By the time they reached the house, Yegor Semyonitch had got up. Kovrin did not feel sleepy; he talked to the old man and went to the garden with him. Yegor Semyonitch was a tall, broad-shouldered, corpulent man, and he suffered from asthma, yet he walked so fast that it was hard work to hurry after him. He had an extremely preoccupied air; he was always hurrying somewhere, with an expression that suggested that if he were one minute late all would be ruined!
"Here is a business, brother ..." he began, standing still to take breath. "On the surface of the ground, as you see, is frost; but if you raise the thermometer on a stick fourteen feet above the ground, there it is warm.... Why is that?"
"I really don't know," said Kovrin, and he laughed.
"H'm!... One can't know everything, of course.... However large the intellect may be, you can't find room for everything in it. I suppose you still go in chiefly for philosophy?"
"Yes, I lecture in psychology; I am working at philosophy in general."

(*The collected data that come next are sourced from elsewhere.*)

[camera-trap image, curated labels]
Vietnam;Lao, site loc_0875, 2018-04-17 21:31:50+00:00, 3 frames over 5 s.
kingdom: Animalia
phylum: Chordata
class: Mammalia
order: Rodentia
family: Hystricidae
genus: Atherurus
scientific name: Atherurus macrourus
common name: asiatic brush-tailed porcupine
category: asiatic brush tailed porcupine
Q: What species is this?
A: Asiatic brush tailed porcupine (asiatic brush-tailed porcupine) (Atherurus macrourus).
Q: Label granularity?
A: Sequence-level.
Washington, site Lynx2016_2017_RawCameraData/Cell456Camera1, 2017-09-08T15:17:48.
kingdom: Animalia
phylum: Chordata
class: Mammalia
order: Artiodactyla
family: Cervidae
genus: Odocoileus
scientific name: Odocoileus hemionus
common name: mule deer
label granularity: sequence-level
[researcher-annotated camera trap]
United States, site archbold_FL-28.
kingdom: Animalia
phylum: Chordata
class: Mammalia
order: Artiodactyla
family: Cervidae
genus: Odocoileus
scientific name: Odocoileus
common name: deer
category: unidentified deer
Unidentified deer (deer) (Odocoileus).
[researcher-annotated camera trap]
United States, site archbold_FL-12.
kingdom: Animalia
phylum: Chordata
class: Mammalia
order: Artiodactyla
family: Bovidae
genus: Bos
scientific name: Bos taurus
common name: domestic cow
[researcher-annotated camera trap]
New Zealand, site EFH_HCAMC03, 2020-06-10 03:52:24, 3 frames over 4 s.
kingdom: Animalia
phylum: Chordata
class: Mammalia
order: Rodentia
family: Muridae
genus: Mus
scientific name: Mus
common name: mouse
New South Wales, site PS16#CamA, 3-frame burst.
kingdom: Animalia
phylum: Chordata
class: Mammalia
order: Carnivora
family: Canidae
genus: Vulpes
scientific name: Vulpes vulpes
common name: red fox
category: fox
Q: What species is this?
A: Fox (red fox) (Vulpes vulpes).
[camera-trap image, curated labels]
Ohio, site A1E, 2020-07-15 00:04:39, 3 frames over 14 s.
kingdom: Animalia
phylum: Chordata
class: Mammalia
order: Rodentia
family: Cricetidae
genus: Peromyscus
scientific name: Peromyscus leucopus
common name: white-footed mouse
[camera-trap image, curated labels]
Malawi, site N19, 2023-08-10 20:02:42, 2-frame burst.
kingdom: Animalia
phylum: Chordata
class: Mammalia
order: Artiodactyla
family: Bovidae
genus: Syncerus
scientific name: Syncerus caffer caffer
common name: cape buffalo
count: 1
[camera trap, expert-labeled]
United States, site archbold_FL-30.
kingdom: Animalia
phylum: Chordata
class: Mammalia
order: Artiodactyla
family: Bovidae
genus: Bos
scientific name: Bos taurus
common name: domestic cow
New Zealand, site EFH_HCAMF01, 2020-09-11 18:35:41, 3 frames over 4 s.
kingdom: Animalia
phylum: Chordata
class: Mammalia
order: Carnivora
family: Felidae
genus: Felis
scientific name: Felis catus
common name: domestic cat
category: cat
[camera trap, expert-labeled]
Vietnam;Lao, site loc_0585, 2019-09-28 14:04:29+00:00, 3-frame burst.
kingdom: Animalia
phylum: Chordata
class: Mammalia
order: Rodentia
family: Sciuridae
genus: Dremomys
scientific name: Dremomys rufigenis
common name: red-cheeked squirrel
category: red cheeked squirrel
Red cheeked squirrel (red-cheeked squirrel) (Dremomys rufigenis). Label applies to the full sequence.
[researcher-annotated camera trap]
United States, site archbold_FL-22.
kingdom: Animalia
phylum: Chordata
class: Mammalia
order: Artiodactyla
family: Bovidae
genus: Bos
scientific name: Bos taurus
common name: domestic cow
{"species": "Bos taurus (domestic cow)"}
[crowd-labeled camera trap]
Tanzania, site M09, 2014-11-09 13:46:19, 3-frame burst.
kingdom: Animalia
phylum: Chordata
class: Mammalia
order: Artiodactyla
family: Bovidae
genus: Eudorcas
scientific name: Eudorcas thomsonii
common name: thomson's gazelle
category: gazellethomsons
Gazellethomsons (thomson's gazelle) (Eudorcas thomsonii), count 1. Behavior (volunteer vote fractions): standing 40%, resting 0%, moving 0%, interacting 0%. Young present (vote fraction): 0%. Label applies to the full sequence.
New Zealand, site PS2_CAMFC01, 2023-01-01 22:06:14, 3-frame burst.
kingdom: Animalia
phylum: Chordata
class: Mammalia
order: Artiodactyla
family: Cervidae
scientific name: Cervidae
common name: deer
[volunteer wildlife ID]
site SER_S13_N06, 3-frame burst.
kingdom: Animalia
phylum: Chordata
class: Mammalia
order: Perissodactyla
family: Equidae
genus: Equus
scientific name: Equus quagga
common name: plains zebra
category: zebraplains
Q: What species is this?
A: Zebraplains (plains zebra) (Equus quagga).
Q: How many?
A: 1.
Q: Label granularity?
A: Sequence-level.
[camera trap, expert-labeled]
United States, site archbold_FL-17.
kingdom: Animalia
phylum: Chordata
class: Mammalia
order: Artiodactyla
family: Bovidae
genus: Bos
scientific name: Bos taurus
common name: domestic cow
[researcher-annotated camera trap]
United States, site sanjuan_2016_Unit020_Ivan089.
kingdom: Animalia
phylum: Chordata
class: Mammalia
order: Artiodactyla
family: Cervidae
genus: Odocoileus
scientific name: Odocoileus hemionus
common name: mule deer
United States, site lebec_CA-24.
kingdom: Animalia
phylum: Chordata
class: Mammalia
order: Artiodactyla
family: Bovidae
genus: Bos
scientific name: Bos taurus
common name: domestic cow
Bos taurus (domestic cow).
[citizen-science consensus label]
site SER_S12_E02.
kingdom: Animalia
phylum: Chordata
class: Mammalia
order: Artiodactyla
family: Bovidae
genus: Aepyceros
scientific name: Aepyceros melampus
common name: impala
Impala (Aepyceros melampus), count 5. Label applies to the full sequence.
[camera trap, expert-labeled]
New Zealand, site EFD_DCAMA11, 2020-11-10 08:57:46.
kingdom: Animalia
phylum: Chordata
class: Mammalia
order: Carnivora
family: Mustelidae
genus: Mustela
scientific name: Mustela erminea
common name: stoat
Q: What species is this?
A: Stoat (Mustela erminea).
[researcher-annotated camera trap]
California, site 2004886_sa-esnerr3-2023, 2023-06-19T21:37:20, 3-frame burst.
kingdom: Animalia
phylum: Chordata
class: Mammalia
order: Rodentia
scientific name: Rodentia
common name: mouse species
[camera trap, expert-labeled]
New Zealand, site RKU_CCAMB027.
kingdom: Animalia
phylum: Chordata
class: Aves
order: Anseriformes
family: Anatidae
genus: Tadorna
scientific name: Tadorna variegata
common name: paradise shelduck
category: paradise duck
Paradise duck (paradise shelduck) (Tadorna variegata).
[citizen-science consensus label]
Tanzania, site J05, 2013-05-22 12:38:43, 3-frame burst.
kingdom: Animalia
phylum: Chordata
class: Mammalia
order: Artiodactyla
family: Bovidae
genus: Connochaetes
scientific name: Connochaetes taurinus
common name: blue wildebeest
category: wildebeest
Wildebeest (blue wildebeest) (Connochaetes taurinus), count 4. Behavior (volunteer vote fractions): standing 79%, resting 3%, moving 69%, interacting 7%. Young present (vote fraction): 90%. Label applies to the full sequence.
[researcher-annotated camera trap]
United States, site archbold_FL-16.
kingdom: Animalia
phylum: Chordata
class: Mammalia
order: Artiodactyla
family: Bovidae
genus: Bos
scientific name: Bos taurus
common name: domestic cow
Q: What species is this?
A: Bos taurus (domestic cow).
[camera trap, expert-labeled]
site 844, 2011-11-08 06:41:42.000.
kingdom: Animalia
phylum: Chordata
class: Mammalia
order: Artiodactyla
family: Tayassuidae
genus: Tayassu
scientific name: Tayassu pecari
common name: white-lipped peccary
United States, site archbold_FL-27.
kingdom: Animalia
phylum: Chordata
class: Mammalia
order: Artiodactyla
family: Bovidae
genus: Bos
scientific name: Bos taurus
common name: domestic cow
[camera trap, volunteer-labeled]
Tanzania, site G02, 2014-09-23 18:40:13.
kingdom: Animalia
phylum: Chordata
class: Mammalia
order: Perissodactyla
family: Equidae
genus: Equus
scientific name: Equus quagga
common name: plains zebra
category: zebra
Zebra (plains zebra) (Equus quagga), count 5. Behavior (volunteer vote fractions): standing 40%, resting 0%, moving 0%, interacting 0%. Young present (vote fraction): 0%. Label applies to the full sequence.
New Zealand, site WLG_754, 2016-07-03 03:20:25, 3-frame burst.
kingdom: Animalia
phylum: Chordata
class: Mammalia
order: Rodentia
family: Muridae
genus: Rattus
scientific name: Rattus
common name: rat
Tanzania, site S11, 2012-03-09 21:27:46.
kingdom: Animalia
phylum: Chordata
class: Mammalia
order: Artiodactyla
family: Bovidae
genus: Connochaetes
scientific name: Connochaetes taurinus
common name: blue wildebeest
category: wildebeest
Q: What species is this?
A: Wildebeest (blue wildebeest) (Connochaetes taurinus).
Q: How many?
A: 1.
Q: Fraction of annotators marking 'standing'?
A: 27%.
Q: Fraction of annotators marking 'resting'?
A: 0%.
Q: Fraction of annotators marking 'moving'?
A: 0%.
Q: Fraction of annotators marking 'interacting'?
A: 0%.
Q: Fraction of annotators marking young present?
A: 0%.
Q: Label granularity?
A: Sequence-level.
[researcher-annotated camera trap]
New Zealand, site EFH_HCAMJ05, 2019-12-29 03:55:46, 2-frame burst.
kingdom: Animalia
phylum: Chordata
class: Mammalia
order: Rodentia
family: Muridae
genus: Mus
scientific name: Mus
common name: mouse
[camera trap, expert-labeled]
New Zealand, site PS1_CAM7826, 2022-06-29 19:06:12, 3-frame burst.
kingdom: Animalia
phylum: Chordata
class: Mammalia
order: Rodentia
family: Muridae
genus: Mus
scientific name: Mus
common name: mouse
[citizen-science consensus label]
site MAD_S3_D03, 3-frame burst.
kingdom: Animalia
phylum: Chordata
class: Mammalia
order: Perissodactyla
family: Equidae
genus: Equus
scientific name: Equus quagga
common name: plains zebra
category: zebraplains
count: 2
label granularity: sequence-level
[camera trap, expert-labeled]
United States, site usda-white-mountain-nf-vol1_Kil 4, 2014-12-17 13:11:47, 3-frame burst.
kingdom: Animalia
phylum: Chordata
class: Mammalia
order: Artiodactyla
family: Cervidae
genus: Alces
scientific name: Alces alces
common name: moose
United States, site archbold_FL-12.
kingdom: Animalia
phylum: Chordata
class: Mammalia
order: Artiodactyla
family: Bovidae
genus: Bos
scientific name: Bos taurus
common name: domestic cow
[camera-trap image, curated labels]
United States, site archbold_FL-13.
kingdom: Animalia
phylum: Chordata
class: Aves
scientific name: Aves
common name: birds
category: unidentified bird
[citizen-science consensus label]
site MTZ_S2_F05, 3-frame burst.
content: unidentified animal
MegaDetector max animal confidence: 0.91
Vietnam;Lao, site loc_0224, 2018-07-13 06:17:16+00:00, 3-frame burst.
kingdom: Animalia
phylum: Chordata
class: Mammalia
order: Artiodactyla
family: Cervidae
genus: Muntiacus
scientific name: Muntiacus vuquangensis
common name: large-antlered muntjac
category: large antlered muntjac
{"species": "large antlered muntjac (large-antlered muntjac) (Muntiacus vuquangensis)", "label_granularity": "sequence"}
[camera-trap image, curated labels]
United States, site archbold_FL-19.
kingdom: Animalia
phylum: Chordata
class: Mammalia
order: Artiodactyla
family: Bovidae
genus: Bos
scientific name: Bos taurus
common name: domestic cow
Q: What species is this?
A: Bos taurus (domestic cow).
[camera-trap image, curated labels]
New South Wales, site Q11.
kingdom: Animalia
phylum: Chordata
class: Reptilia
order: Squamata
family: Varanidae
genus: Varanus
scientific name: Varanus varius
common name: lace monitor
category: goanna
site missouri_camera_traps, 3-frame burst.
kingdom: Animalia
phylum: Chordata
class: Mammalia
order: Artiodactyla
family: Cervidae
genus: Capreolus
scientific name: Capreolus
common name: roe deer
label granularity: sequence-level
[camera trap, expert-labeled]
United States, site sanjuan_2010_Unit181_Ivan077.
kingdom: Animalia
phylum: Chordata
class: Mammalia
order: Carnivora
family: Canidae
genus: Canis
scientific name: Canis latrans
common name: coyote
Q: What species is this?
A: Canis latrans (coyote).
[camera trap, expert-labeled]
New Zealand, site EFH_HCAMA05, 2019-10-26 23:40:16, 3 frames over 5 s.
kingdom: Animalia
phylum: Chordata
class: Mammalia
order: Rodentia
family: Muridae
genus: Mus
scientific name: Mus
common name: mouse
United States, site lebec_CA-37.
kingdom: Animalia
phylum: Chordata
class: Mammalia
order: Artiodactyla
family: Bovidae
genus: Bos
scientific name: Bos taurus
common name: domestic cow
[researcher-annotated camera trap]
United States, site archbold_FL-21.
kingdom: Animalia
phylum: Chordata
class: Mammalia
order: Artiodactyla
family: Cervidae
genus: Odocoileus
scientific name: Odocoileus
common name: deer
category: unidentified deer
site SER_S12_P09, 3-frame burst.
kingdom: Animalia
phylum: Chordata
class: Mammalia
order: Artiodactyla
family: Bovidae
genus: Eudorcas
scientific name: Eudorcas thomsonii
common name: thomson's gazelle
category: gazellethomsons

"And it does not bore you?"
"On the contrary, it's all I live for."
"Well, God bless you!..." said Yegor Semyonitch, meditatively stroking his grey whiskers. "God bless you!... I am delighted about you ... delighted, my boy...."
But suddenly he listened, and, with a terrible face, ran off and quickly disappeared behind the trees in a cloud of smoke.
"Who tied this horse to an apple-tree?" Kovrin heard his despairing, heart-rending cry. "Who is the low scoundrel who has dared to tie this horse to an apple-tree? My God, my God! They have ruined everything; they have spoilt everything; they have done everything filthy, horrible, and abominable. The orchard's done for, the orchard's ruined. My God!"